The maximum sentence for the DUI conviction Stapleton copped to is six months. Stapleton agreed to a year-long sentence. As the Colorado Independent reported Tuesday, that sentence was suspended with the provision that Stapleton attend the AA meetings and work for 20 days for the sheriff’s office under the SWAP or Sheriff’s Work Alternative Program, which is “alternative” only to jail. Had he violated any of the terms of the plea agreement, a judge could have immediately placed him behind bars.
Compare that to the typical consequences of a DUI charge like the one Stapleton eventually pleaded to. Such charges typically carry two-day jail sentences, court probation, suspended licenses and standard DUI classes on addiction.
According to Flynn, at the very least, the deal suggests Stapleton was in no shape to drive.
“AA meetings in addition to DUI classes would normally indicate a high blood-alcohol content,” she said.
Vasquez, the passenger in the taxi hit by Stapleton, said she was not seriously injured and that Stapleton paid for her massages. Details on the experience of the other victim listed in the court records, Christie Gregory, have been more difficult to find. The San Francisco Police Department told the Denver Post she was not a pedestrian.
Yet Stapleton was ordered to pay restitution to both Gregory and Vasquez.
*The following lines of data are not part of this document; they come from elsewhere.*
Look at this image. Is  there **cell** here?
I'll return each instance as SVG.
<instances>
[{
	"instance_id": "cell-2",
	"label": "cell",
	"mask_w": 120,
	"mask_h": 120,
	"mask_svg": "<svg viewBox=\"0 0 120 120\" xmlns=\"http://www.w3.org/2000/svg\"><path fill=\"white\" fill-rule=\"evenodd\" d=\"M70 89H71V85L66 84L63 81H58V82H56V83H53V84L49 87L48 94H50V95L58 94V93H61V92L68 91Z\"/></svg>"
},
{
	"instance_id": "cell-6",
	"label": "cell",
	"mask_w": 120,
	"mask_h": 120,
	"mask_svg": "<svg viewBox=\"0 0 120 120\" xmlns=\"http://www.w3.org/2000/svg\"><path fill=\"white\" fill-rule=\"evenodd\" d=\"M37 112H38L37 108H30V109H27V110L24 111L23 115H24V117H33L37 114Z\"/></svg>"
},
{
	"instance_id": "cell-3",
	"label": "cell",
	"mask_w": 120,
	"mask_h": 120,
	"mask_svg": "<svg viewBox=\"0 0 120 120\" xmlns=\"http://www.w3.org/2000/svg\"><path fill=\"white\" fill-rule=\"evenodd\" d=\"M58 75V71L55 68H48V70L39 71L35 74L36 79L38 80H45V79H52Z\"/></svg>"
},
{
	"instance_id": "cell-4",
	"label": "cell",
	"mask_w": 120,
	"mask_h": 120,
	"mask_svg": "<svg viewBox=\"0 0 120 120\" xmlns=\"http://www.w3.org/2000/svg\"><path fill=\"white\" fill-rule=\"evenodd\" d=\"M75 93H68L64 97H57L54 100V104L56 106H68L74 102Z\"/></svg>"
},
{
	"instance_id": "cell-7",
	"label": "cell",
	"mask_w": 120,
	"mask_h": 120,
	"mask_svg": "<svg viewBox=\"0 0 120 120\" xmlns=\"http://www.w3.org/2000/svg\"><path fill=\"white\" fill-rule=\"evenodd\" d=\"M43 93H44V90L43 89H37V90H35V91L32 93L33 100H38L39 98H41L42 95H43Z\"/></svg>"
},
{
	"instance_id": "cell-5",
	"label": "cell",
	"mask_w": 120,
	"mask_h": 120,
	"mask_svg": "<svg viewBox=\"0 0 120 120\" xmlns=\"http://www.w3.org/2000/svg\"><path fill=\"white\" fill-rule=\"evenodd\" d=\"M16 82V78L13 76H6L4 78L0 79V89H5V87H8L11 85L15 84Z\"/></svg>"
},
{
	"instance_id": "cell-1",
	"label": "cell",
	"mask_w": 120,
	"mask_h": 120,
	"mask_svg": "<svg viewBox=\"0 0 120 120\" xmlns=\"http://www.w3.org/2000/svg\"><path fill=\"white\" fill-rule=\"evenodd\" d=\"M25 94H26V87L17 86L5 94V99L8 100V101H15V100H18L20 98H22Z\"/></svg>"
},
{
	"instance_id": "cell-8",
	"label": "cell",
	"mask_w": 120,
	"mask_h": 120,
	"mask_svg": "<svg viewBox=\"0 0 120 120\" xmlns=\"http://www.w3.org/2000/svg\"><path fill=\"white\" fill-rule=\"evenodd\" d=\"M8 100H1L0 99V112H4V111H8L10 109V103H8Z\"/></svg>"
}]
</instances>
He did not respond to messages left by the Colorado Independent for this story. He has not said how Gregory was injured, whether he paid for any medical treatment she may have received or whether she was a driver or a passenger in another vehicle involved in the accident, including his own.
Records to come
The Colorado Independent has requested additional public records from the plea and sentencing discussions that may answer some of the questions growing out of the case.
Stapleton told the Denver Post that he has requested the full police report from the night of the accident. Only Stapleton and the two victims may request that document. The police report will offer information about how the police assessed Stapleton’s condition, who was injured and how they were injured.
Stapleton has said he wasn’t attempting to flee the scene, that he was only attempting to move out of the way of traffic. The police report will also detail why some of the parties involved believed he was attempting to flee the scene instead of offering assistance to the victims.